Ce code d’exploitation est à double tranchant, certains s’inquièteront à juste titre de voir leur propre IP générée aléatoirement. S’il génère aujourd’hui des adresses complètement aléatoires, une très légère modification lui permet de ne cibler que des adresses IP françaises et même des adresses prédéfinies ( »comme par exemple celles de ministères » se raillent beaucoup d’internautes).

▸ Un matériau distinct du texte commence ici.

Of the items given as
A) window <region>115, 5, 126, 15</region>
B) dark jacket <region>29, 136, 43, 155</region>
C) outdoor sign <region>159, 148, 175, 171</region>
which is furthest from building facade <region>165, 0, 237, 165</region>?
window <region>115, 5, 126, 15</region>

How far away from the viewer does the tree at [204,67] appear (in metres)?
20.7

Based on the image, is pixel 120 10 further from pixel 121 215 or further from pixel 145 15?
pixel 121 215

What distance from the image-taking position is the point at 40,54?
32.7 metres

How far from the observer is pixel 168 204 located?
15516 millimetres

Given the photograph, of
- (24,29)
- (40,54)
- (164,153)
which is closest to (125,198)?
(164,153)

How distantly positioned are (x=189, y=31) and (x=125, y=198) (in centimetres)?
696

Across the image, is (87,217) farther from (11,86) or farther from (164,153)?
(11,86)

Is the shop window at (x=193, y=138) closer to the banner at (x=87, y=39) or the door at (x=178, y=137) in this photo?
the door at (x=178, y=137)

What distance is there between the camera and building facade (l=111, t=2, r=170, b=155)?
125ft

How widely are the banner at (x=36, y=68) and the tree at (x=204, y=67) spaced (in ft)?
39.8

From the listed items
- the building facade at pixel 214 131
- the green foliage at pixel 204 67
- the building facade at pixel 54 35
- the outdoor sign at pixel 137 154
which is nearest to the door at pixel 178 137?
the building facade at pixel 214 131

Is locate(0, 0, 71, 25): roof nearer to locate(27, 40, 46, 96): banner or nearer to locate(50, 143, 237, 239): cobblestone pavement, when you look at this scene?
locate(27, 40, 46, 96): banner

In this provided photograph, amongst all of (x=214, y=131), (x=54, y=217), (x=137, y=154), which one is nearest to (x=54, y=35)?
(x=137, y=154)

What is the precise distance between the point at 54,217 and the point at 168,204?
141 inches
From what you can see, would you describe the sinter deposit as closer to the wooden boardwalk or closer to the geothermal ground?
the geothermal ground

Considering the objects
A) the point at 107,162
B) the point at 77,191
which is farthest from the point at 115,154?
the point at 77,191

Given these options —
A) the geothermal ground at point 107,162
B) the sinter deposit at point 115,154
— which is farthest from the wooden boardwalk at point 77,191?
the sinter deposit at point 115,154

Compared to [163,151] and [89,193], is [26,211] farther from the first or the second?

Une fois compilé et pesé à 5 kilo octets tout mouillés, le code pourrait même être inoculé sous forme de chevaux de Troie, rendant ainsi la localisation des plaisantins encore plus complexes.

On ne sait donc pas s’il faut en rire ou en pleurer, mais en tout cas, une chose est maintenant sûre, TMG, la société mandatée par les ayants droits pour faire la traque aux téléchargeurs, va devoir sur pencher plus sérieusement sur la validité des preuves qu’elle recueille pour confondre les internautes partageurs.

La technique employée par SeedFuck (le Torrent Poisoning) n’est pas indécelable mais la surveillance devra aussi prendre en compte le Peer Exchange en plus des adresses IP collectées dans le swarm, ce qui pourrait engendrer un coût supplémentaire).

Du coup, quelques questions se posent :

* Les sociétés mandatées par les ayants droit prendront elles le risque de présenter devant un juge un dossier qui risque de présenter une IP générée aléatoirement ?†
* Comment sans une saisie physique se rendre compte si oui ou non le fichier a effectivement été téléchargé ou non (SeedFuck serait capable de simuler les évènements comme la complession d’un téléchargement ou le nombre d’octets qui restent à télécharger)
* Combien va coûter une collecte de preuves plus aboutie ?
* Combien de vrais téléchargeurs la HADOPI pourra t-elle effectivement confondre si des dizaines de millions de faux positifs sont générés chaque jour
* A quoi s’attaquera HADOPI 3 ?
* Ce proof of concept ne va t-il pas donner naissance à des évolutions plus élaborées ?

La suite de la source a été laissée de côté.